---- PROVIDED RECORDS

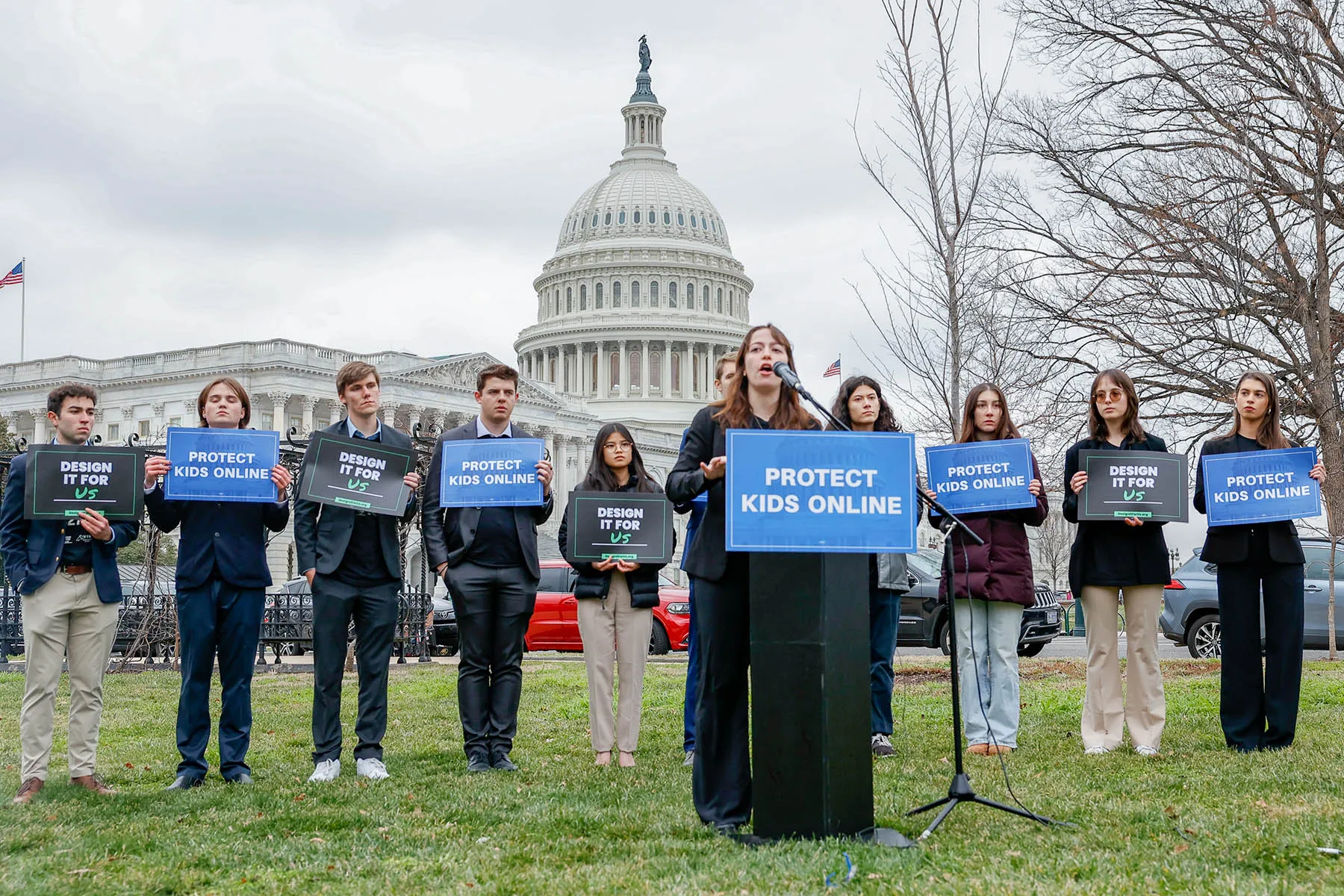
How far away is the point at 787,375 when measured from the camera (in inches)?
213

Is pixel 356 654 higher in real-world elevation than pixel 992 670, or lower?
higher

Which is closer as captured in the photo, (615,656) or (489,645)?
(489,645)

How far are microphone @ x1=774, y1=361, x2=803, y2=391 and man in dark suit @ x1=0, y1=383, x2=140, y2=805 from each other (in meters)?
3.85

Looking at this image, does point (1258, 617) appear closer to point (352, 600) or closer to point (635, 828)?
point (635, 828)

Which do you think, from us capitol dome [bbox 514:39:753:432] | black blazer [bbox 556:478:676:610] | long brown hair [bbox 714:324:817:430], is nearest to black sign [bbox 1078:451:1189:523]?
black blazer [bbox 556:478:676:610]

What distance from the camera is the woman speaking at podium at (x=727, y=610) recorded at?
18.7ft

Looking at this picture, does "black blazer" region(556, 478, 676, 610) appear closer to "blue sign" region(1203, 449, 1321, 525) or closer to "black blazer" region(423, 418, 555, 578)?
"black blazer" region(423, 418, 555, 578)

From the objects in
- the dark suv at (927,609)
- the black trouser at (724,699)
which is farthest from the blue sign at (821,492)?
the dark suv at (927,609)

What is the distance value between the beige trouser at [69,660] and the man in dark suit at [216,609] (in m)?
0.45

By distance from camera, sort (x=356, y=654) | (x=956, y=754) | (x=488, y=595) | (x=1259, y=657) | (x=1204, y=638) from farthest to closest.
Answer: (x=1204, y=638) → (x=1259, y=657) → (x=488, y=595) → (x=356, y=654) → (x=956, y=754)

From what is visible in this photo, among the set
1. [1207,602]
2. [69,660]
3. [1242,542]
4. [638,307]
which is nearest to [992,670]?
[1242,542]

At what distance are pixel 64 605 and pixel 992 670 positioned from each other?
5.38 meters

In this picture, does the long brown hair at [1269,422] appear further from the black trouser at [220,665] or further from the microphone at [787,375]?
the black trouser at [220,665]

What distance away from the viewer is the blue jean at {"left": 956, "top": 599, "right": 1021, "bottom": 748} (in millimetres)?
8219
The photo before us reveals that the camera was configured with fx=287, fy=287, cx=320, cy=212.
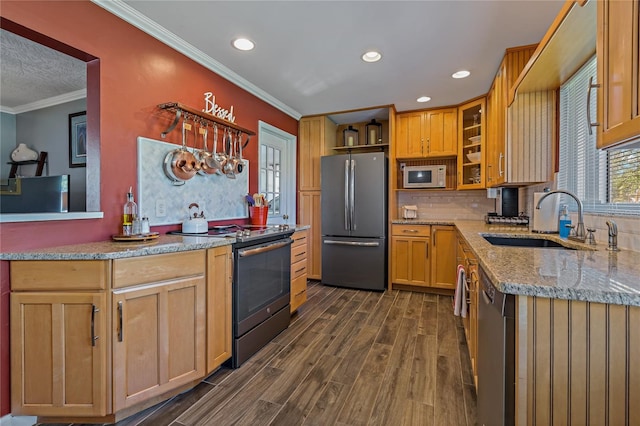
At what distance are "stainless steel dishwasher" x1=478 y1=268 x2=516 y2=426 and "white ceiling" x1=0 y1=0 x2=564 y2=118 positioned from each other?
181 cm

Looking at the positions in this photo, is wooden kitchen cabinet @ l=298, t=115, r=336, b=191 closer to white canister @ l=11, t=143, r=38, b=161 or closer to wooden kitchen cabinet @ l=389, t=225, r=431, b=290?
wooden kitchen cabinet @ l=389, t=225, r=431, b=290

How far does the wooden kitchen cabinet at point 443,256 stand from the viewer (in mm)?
3588

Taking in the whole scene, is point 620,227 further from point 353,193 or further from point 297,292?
point 353,193

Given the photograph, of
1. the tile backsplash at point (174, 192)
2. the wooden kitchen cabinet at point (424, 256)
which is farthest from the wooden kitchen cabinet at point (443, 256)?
the tile backsplash at point (174, 192)

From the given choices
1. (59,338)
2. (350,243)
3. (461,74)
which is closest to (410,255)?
(350,243)

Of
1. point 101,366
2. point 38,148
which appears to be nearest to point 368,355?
point 101,366

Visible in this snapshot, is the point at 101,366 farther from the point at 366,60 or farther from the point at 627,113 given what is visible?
the point at 366,60

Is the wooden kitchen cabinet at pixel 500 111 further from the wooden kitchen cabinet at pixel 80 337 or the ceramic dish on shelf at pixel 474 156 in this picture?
the wooden kitchen cabinet at pixel 80 337

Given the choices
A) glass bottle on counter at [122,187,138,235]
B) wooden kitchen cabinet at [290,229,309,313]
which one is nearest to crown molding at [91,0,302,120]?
glass bottle on counter at [122,187,138,235]

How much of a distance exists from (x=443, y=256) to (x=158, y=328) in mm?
3203

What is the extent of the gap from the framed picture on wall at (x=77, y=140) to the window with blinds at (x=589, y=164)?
4030 millimetres

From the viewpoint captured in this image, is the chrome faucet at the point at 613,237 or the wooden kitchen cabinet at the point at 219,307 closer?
the chrome faucet at the point at 613,237

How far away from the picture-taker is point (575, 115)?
2191 millimetres

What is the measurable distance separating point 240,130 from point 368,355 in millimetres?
2283
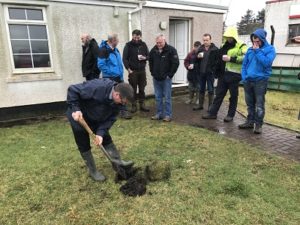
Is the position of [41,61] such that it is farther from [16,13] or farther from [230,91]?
[230,91]

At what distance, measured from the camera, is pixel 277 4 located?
1742 cm

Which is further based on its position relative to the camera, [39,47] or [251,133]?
[39,47]

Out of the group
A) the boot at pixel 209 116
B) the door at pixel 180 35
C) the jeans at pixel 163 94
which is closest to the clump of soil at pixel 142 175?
the jeans at pixel 163 94

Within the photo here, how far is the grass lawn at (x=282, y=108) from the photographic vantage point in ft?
23.9

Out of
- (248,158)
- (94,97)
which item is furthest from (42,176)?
(248,158)

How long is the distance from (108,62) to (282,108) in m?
5.78

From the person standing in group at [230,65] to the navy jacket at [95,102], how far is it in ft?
11.1

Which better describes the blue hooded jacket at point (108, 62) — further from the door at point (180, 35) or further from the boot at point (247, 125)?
the door at point (180, 35)

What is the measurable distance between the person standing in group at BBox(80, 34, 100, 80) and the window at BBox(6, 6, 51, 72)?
100cm

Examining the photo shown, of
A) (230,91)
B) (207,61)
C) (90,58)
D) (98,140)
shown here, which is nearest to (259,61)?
(230,91)

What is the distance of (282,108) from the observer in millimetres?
9297

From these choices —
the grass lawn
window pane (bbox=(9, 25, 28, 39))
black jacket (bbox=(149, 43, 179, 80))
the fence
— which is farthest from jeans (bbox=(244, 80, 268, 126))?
the fence

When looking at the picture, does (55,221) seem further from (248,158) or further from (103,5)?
(103,5)

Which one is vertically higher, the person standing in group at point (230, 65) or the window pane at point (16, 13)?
the window pane at point (16, 13)
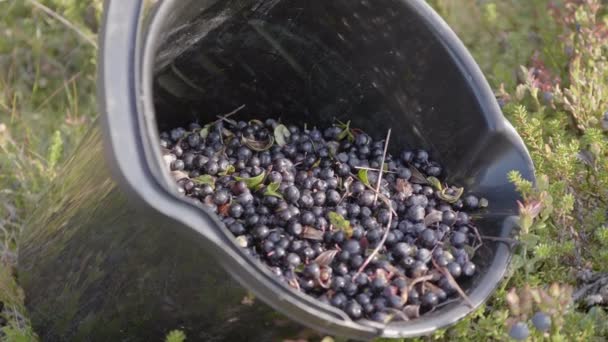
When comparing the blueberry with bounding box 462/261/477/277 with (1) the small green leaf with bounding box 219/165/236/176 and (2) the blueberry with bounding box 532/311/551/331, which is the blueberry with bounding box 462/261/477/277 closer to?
(2) the blueberry with bounding box 532/311/551/331

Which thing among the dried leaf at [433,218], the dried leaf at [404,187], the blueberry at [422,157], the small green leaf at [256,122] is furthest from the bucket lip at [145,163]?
the small green leaf at [256,122]

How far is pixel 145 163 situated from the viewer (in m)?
1.08

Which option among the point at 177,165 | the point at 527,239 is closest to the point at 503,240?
the point at 527,239

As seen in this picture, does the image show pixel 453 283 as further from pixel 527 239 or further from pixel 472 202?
pixel 472 202

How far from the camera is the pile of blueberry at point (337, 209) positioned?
53.9 inches

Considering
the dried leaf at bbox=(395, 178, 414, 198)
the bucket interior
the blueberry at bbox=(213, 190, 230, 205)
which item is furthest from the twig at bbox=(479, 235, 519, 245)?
the blueberry at bbox=(213, 190, 230, 205)

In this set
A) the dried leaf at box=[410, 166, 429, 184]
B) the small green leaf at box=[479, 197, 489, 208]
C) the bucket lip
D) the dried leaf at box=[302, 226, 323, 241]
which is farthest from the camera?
the dried leaf at box=[410, 166, 429, 184]

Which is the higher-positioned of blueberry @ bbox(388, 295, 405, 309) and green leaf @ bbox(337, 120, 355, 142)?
green leaf @ bbox(337, 120, 355, 142)

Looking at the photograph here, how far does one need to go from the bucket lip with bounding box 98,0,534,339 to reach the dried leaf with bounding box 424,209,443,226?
32cm

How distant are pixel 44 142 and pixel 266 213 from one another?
4.06 feet

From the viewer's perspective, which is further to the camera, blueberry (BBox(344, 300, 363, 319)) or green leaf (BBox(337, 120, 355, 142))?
green leaf (BBox(337, 120, 355, 142))

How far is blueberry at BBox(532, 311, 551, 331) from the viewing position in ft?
4.22

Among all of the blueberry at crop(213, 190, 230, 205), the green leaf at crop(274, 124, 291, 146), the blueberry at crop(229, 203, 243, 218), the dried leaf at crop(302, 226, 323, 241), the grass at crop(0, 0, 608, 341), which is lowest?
the grass at crop(0, 0, 608, 341)

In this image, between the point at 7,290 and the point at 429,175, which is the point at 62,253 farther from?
the point at 429,175
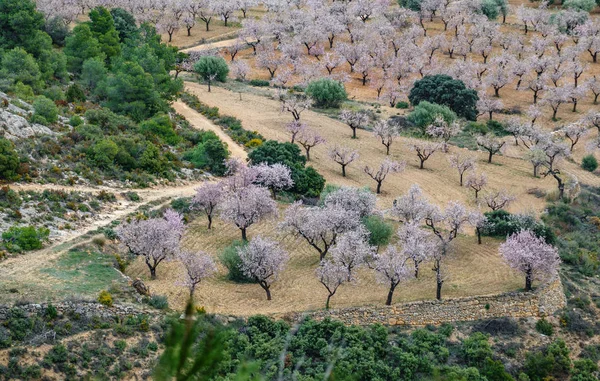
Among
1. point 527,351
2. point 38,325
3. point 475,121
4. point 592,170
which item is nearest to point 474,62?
point 475,121

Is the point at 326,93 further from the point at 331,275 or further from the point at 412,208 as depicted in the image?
the point at 331,275

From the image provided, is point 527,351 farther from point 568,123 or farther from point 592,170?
point 568,123

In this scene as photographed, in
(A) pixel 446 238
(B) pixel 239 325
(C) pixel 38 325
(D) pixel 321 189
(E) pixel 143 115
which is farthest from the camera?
(E) pixel 143 115

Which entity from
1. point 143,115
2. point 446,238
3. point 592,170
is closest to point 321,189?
point 446,238

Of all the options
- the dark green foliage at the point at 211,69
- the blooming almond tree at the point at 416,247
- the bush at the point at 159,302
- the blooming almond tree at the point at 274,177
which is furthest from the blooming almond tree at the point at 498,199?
the dark green foliage at the point at 211,69

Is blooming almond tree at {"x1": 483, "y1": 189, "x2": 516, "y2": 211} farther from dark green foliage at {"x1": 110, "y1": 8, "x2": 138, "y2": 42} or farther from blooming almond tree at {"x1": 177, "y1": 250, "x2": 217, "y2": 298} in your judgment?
dark green foliage at {"x1": 110, "y1": 8, "x2": 138, "y2": 42}

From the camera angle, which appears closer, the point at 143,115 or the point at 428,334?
the point at 428,334

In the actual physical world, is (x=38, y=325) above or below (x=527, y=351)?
above

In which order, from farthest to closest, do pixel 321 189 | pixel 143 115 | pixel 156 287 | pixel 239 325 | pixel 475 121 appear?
pixel 475 121 < pixel 143 115 < pixel 321 189 < pixel 156 287 < pixel 239 325
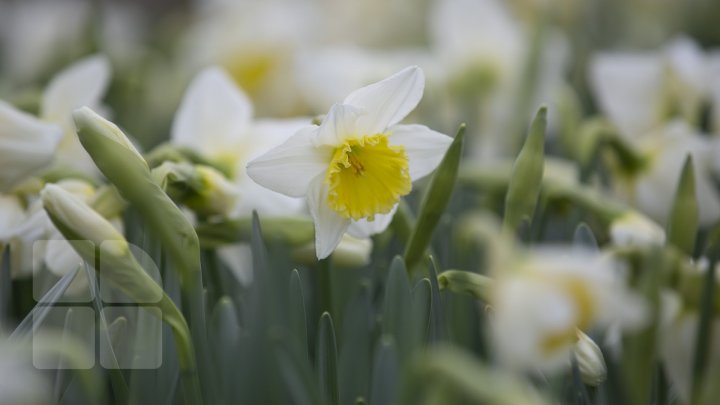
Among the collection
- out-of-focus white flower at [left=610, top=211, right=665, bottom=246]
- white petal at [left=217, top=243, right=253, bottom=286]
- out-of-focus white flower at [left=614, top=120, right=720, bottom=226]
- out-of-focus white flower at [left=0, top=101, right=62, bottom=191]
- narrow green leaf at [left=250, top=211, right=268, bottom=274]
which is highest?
out-of-focus white flower at [left=0, top=101, right=62, bottom=191]

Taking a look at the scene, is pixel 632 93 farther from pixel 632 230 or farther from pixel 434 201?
pixel 434 201

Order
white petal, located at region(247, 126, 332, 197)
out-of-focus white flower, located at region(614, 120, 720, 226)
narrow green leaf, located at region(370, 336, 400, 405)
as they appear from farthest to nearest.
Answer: out-of-focus white flower, located at region(614, 120, 720, 226) < white petal, located at region(247, 126, 332, 197) < narrow green leaf, located at region(370, 336, 400, 405)

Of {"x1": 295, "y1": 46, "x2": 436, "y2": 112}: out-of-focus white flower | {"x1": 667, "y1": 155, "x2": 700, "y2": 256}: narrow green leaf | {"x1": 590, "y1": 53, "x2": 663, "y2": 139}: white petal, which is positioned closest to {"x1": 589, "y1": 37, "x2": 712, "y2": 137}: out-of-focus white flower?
{"x1": 590, "y1": 53, "x2": 663, "y2": 139}: white petal

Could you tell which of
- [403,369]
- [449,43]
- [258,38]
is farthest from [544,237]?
[258,38]

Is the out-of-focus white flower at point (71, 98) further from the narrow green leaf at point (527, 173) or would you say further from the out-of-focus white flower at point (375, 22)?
the out-of-focus white flower at point (375, 22)

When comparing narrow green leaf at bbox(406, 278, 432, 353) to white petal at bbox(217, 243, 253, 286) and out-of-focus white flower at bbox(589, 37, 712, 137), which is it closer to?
white petal at bbox(217, 243, 253, 286)

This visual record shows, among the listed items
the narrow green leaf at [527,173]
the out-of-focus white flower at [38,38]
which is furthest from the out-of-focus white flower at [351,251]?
the out-of-focus white flower at [38,38]

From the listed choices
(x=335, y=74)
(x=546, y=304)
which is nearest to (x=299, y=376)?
(x=546, y=304)
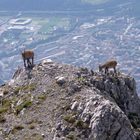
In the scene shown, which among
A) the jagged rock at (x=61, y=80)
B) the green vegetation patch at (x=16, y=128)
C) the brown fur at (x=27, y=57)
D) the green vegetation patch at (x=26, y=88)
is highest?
the jagged rock at (x=61, y=80)

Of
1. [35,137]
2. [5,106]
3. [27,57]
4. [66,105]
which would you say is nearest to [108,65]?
[27,57]

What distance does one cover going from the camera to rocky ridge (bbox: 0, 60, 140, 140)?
38406 millimetres

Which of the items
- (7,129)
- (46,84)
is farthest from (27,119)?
(46,84)

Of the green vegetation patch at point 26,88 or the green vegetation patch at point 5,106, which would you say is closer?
the green vegetation patch at point 5,106

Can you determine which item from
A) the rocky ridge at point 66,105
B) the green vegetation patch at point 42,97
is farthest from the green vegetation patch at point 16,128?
the green vegetation patch at point 42,97

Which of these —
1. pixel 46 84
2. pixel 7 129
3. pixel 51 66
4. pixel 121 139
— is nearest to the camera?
pixel 121 139

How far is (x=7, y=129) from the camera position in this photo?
134 feet

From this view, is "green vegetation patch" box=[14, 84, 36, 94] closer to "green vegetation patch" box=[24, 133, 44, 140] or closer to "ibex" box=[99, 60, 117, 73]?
"green vegetation patch" box=[24, 133, 44, 140]

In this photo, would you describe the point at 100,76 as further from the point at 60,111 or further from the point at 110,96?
the point at 60,111

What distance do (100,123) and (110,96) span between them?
35.5ft

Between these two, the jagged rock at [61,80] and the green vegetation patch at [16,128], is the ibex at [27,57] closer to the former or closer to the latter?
the jagged rock at [61,80]

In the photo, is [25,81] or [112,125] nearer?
[112,125]

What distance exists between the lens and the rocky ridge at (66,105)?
1512 inches

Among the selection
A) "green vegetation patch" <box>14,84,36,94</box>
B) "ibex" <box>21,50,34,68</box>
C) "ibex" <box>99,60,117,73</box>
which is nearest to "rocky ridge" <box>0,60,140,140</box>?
"green vegetation patch" <box>14,84,36,94</box>
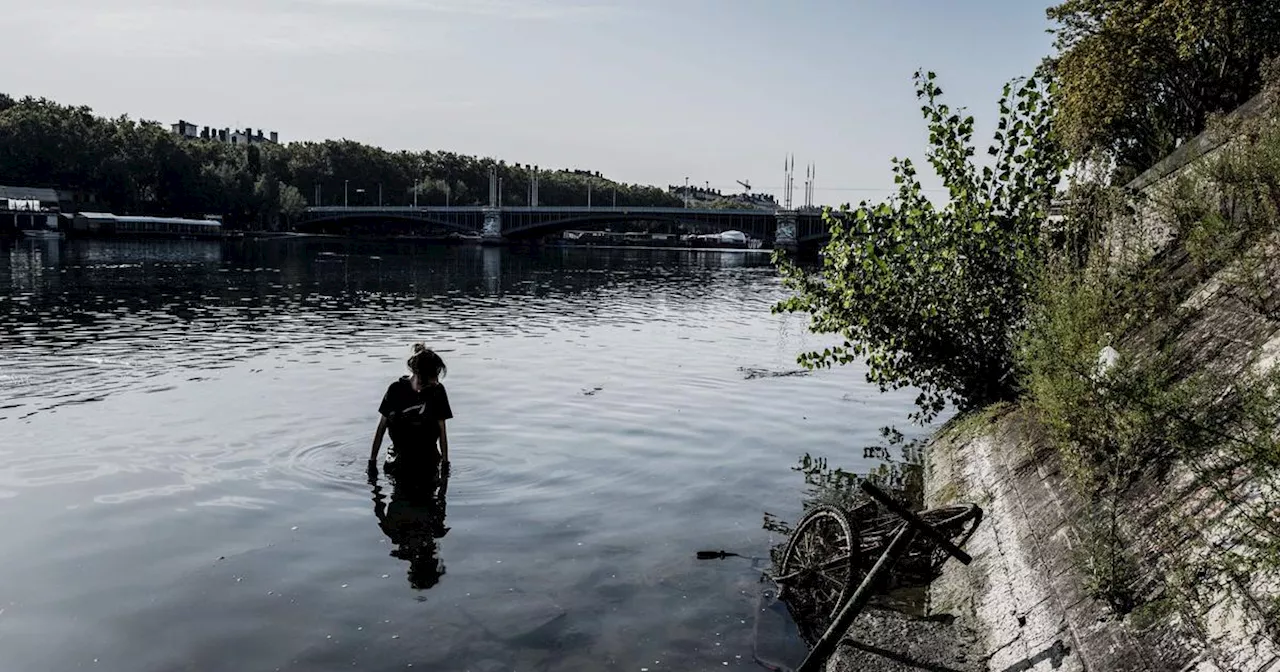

--------

### THE EXERCISE
Rewrite the material starting at the line that contains "How far is pixel" and ending at the line that contains "53.9 inches", changing "camera" to "lens" and leaving everything else as it is.

### REPLY TO THE EXERCISE
How far is pixel 145 163 situated from the viewer (in m)?
1.08

Which option among the point at 177,165 | the point at 527,239 is closest to the point at 503,240?
the point at 527,239

As seen in this picture, does the image show pixel 453 283 as further from pixel 527 239 or further from pixel 472 202?
pixel 472 202

How far from the lens is the pile of blueberry at point (337, 209) positioned?
53.9 inches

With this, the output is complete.